--- Begin ---
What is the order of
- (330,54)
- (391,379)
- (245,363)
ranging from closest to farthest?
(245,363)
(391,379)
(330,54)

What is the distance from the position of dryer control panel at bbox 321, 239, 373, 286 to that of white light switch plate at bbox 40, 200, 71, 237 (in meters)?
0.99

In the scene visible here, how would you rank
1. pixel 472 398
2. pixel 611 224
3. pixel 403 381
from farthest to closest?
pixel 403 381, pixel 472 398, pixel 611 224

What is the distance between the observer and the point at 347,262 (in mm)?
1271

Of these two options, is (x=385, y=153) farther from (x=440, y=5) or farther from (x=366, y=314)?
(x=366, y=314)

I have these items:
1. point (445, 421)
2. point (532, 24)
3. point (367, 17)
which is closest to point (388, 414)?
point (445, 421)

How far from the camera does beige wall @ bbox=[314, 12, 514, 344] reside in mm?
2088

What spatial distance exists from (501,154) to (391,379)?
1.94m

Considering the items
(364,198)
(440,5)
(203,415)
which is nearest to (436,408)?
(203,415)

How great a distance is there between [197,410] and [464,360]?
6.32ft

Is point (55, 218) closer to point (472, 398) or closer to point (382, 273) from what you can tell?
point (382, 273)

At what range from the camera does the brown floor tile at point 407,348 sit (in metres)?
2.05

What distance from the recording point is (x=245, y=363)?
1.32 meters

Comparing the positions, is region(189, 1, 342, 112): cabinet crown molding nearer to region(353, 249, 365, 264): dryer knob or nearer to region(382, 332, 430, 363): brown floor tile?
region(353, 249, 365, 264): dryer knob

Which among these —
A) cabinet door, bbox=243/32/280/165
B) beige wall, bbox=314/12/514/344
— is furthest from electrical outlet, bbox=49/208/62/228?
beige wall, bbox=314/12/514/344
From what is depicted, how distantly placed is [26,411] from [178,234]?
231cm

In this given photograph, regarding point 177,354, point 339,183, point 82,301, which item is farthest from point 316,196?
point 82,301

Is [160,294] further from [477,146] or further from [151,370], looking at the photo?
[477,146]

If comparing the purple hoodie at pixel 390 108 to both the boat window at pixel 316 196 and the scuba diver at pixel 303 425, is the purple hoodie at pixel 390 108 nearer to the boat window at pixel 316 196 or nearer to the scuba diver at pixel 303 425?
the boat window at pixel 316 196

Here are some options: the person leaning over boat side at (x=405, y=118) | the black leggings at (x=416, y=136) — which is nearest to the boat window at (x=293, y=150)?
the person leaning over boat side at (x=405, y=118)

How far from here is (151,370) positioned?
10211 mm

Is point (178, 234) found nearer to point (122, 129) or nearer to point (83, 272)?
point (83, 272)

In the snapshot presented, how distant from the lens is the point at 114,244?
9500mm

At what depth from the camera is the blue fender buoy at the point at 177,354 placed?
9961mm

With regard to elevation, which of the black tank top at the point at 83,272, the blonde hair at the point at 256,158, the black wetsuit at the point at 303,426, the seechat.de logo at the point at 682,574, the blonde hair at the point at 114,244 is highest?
--- End ---
Repeat every line of the data, exactly and in full.

What is the order of
- (330,54)
- (391,379)
- (245,363)
ranging from closest to farthest?
(245,363)
(391,379)
(330,54)

What is the distance from the position of dryer control panel at bbox 321, 239, 373, 286 to that of white light switch plate at bbox 40, 200, 71, 237 (in meters)?
0.99

In the scene visible here, how would you rank
1. pixel 472 398
2. pixel 611 224
3. pixel 403 381
from farthest to closest?
pixel 403 381, pixel 472 398, pixel 611 224

What is the distance between the observer and the point at 347,262 (in mm)?
1271

Of these two options, is (x=385, y=153) farther from (x=440, y=5) or farther from (x=366, y=314)?
(x=366, y=314)

I have these items:
1. point (445, 421)
2. point (532, 24)
3. point (367, 17)
which is closest to point (388, 414)?
point (445, 421)

How far from the camera does beige wall @ bbox=[314, 12, 514, 344] reside in mm?
2088

What spatial distance exists from (501,154) to (391,379)?
1.94m

Considering the items
(364,198)
(440,5)
(203,415)
which is nearest to (436,408)?
(203,415)

How great a distance is there between [197,410] and [464,360]?
6.32ft

Is point (55, 218) closer to point (472, 398) or closer to point (382, 273) from what you can tell?
point (382, 273)

At what range from the camera does the brown floor tile at point 407,348 sit (in metres)?
2.05

What distance from the recording point is (x=245, y=363)?
1.32 meters

Comparing the positions, is region(189, 1, 342, 112): cabinet crown molding nearer to region(353, 249, 365, 264): dryer knob or nearer to region(382, 332, 430, 363): brown floor tile?
region(353, 249, 365, 264): dryer knob

Which among these —
A) cabinet door, bbox=243/32/280/165
B) beige wall, bbox=314/12/514/344
— is furthest from electrical outlet, bbox=49/208/62/228?
beige wall, bbox=314/12/514/344
From what is depicted, how distantly placed is [26,411] from [178,234]?
231cm

In this given photograph, regarding point 177,354, point 339,183, point 82,301, which item is farthest from point 316,196?
point 82,301

Is [160,294] further from [477,146] or further from [151,370], looking at the photo?
[477,146]

If comparing the purple hoodie at pixel 390 108 to both the boat window at pixel 316 196 and the scuba diver at pixel 303 425, is the purple hoodie at pixel 390 108 nearer to the boat window at pixel 316 196 or nearer to the scuba diver at pixel 303 425?
the boat window at pixel 316 196

Here are some options: the person leaning over boat side at (x=405, y=118) | the black leggings at (x=416, y=136) — which is nearest to the boat window at (x=293, y=150)?
the person leaning over boat side at (x=405, y=118)

How far from here is (151,370) positioned?
10211 mm

Is point (178, 234) found nearer to point (122, 129) or nearer to point (83, 272)?
point (83, 272)

In the snapshot presented, how distant from the lens is the point at 114,244?
9500mm

At what depth from the camera is the blue fender buoy at the point at 177,354 placed?
9961mm

With regard to elevation, which of the black tank top at the point at 83,272, the blonde hair at the point at 256,158, the black wetsuit at the point at 303,426, the seechat.de logo at the point at 682,574, the blonde hair at the point at 114,244 is highest?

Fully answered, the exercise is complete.